= EXERCISE MATERIAL =
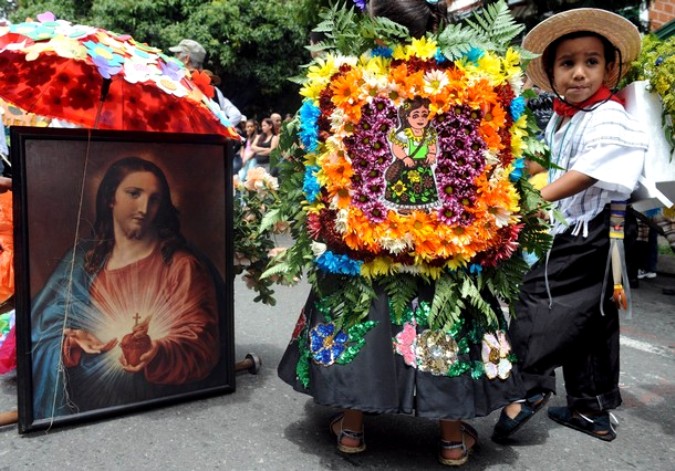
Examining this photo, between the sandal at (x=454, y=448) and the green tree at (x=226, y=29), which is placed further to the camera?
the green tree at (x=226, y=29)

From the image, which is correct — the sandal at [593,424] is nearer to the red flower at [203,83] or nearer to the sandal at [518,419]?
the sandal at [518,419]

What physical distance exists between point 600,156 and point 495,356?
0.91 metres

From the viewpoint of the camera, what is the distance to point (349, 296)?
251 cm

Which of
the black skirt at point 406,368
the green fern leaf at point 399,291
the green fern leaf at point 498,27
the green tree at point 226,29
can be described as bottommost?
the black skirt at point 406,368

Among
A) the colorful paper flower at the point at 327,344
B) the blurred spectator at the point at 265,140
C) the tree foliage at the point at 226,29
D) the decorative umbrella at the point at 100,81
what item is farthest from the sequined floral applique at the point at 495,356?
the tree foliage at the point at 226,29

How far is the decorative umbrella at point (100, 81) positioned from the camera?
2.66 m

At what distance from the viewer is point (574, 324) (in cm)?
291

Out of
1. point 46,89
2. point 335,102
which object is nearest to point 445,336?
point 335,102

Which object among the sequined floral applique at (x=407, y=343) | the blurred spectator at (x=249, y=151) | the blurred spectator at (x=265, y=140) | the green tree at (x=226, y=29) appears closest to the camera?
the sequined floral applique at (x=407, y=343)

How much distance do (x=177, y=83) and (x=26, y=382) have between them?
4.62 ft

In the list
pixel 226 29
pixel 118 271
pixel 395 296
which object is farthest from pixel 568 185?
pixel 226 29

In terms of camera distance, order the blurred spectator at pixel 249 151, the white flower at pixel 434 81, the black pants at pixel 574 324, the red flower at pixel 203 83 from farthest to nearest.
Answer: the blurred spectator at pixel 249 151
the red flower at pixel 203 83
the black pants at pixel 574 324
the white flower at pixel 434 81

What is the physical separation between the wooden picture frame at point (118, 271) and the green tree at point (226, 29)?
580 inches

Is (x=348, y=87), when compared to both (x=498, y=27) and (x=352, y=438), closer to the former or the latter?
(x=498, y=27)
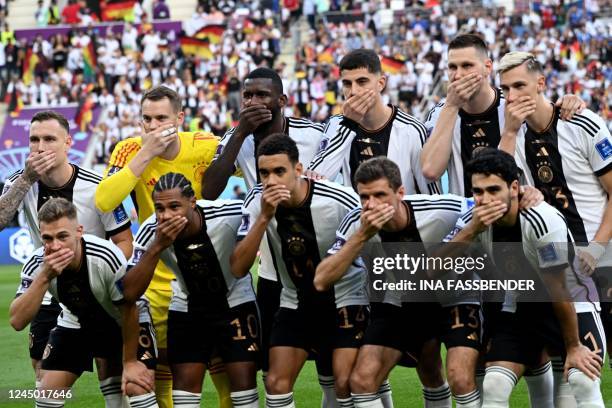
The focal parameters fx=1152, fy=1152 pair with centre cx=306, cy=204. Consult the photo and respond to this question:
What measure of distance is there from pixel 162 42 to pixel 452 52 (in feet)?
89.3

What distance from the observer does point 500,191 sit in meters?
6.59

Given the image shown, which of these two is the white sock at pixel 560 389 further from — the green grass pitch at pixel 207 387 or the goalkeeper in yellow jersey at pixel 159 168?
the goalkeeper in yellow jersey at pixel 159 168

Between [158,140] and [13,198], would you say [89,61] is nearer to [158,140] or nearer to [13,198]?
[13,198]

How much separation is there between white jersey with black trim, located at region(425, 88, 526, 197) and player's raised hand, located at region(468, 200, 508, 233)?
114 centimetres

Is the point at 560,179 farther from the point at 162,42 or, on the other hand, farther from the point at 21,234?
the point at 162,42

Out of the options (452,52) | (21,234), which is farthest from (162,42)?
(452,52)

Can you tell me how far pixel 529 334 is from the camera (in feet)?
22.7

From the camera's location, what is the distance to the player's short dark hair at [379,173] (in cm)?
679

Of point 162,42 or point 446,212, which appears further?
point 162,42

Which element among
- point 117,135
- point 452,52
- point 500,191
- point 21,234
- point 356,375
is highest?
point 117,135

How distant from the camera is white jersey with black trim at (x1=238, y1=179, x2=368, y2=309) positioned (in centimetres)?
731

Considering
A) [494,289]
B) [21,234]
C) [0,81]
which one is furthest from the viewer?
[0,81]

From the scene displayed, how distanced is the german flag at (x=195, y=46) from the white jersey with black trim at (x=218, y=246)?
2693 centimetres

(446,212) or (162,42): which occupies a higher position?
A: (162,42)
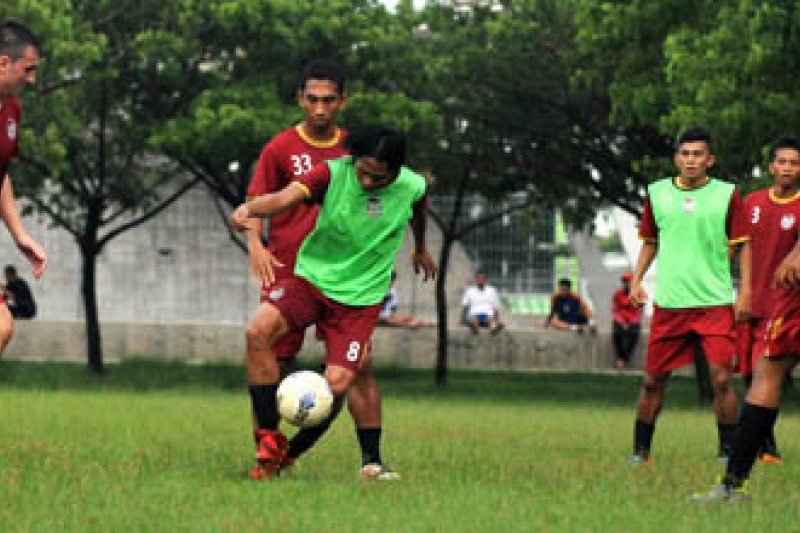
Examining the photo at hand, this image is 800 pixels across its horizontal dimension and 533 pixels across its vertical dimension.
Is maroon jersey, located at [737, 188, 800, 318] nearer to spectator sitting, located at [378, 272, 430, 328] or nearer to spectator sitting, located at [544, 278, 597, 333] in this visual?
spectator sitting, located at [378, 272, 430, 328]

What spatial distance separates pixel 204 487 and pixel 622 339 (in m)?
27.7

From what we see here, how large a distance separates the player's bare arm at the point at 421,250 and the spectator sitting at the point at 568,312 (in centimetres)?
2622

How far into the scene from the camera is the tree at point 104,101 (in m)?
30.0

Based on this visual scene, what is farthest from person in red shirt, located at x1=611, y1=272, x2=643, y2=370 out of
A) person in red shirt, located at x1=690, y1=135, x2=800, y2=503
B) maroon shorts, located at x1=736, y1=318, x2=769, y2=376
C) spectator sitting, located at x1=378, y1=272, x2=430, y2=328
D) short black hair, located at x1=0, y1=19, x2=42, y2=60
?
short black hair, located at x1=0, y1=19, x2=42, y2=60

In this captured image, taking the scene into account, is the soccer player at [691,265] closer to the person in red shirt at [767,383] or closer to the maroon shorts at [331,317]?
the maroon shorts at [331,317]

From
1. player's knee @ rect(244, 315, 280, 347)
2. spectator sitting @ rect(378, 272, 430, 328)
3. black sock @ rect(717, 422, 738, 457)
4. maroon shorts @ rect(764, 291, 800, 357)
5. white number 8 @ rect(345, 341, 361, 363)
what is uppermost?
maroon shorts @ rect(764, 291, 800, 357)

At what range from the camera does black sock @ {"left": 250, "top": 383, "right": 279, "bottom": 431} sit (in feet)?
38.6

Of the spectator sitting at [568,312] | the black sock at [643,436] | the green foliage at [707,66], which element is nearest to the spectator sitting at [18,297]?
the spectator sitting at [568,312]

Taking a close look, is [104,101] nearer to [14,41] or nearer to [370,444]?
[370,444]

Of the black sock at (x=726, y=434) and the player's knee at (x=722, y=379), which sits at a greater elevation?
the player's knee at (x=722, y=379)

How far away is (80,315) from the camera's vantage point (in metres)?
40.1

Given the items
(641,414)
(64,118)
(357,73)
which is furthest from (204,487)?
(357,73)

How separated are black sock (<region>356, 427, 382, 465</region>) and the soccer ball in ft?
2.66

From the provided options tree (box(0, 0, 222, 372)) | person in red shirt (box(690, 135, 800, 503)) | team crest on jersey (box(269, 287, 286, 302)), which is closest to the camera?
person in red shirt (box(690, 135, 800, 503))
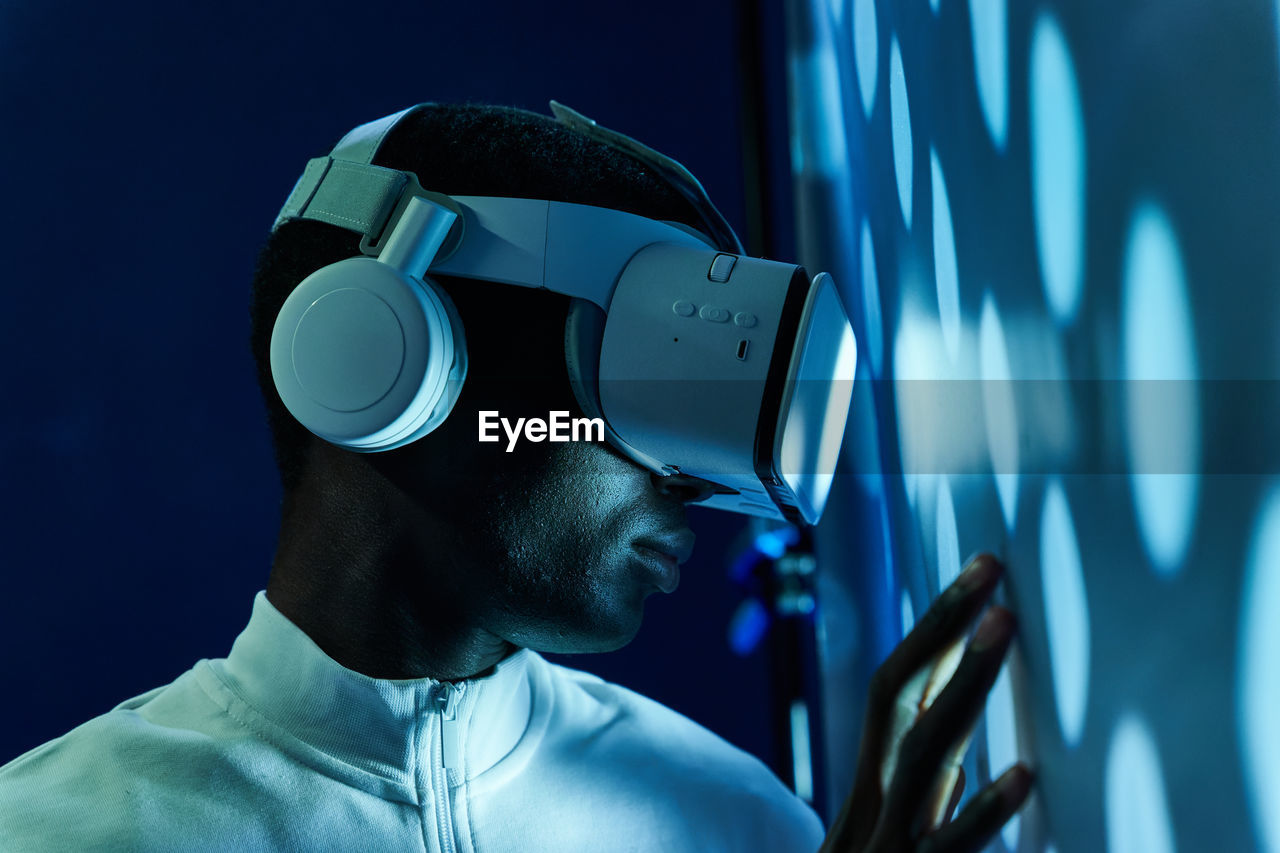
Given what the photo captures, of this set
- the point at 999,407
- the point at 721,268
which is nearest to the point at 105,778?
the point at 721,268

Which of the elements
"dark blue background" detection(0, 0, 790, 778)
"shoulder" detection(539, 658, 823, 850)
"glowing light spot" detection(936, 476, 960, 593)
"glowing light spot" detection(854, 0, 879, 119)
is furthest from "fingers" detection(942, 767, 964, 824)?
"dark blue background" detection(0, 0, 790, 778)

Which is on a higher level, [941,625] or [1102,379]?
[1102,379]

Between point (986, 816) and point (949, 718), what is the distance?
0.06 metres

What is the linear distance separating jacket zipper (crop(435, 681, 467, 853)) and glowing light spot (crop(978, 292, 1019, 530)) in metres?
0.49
--
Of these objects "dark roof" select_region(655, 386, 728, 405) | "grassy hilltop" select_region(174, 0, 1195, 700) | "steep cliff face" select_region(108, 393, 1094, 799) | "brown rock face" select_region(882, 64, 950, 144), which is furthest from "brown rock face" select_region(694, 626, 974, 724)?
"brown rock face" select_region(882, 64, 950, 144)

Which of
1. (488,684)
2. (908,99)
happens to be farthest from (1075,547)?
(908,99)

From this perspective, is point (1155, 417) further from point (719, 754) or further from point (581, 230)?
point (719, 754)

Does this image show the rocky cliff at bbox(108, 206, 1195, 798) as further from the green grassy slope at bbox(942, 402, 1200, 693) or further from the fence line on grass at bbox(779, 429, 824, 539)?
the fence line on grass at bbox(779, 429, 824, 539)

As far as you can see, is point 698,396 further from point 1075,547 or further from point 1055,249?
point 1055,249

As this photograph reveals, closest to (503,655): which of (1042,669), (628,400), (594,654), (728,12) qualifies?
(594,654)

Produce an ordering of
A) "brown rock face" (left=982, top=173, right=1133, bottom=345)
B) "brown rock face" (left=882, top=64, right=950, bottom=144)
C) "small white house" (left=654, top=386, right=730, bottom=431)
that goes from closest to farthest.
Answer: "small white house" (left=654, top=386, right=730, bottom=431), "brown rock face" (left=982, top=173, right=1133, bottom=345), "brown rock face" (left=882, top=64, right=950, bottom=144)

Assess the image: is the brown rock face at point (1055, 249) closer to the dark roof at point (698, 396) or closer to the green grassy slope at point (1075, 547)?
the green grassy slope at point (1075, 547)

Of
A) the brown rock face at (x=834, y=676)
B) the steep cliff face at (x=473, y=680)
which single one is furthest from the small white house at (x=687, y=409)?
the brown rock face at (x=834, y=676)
* * *
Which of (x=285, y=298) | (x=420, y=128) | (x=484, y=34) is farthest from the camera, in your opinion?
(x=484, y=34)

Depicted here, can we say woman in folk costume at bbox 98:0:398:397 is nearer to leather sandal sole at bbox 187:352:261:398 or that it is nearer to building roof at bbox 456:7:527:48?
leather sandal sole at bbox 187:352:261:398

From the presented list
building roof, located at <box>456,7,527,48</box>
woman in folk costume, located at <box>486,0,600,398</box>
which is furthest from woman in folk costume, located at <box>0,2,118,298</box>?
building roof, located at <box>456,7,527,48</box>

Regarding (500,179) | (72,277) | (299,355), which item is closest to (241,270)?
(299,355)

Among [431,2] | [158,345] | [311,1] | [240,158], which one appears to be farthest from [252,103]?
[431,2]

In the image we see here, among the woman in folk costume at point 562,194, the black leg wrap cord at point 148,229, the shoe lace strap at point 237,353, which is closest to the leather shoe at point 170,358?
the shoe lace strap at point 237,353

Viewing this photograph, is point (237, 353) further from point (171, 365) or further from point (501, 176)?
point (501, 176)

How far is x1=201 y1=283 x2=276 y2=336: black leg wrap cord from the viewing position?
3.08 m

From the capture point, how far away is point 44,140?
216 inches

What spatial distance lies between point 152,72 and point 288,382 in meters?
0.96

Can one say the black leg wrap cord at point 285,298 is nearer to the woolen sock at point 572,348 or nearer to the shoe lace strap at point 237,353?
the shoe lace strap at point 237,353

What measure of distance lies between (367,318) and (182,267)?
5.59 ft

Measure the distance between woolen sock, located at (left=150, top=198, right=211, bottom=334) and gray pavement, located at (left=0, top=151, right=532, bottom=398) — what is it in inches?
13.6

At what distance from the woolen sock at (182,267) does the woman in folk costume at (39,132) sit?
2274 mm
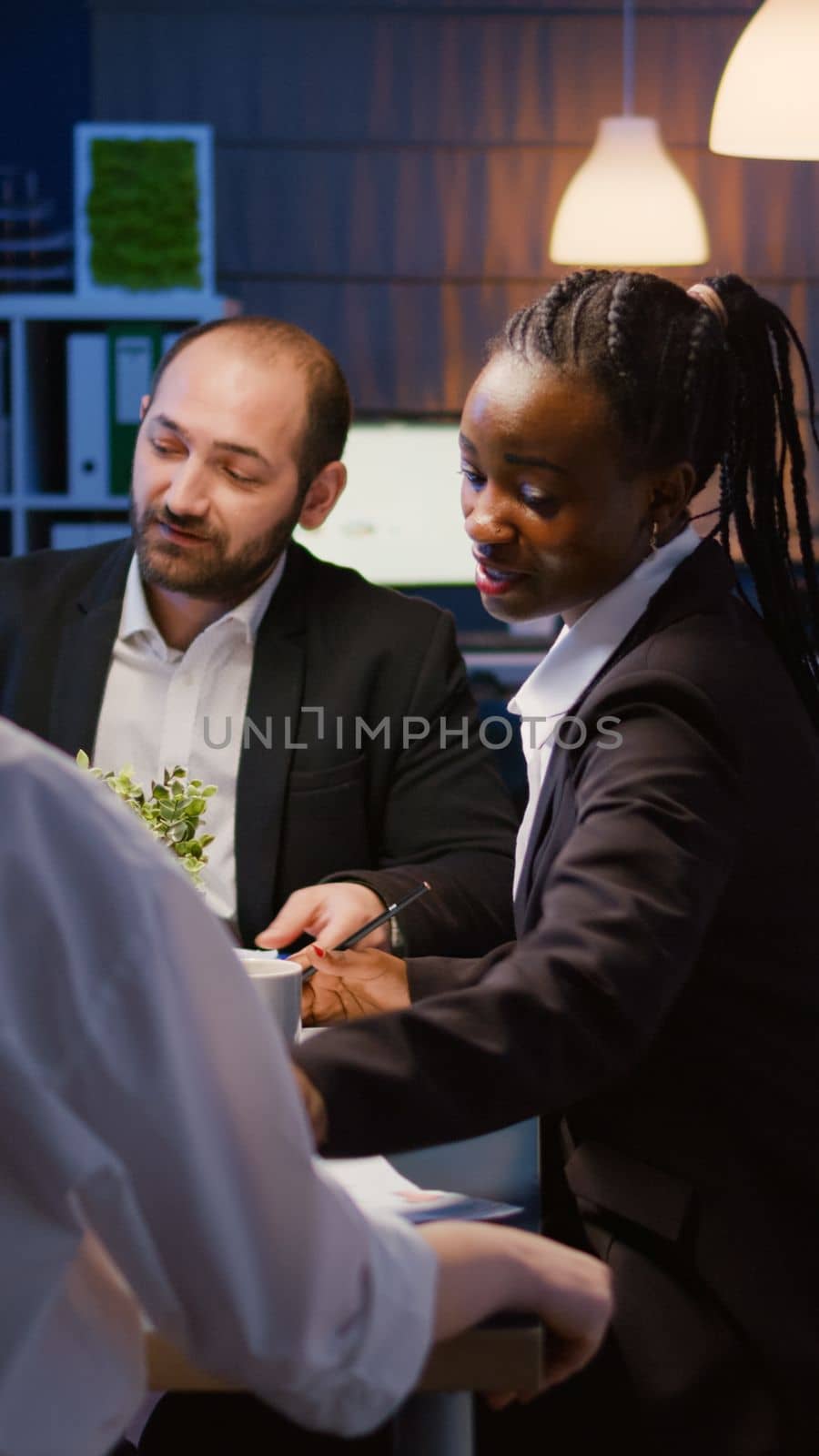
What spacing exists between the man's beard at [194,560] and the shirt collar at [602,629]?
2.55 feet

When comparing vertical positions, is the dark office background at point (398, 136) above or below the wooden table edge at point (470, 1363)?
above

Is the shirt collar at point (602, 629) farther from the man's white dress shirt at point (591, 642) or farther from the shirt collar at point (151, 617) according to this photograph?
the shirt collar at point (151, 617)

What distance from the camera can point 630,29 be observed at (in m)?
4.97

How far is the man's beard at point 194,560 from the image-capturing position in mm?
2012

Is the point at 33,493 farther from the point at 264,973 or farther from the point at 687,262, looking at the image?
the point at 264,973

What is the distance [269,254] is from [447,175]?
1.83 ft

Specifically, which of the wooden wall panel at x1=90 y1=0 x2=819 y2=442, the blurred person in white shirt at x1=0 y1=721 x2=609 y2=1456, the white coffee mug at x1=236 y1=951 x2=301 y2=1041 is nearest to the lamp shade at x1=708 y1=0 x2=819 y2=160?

= TASK DIRECTIONS =
Select every line of the records above that contains the string "umbrella", and copy each one.

= TASK RESULT =
D) the decorative umbrella at the point at 100,81
How far is the decorative umbrella at point (100, 81) positioned from the camera?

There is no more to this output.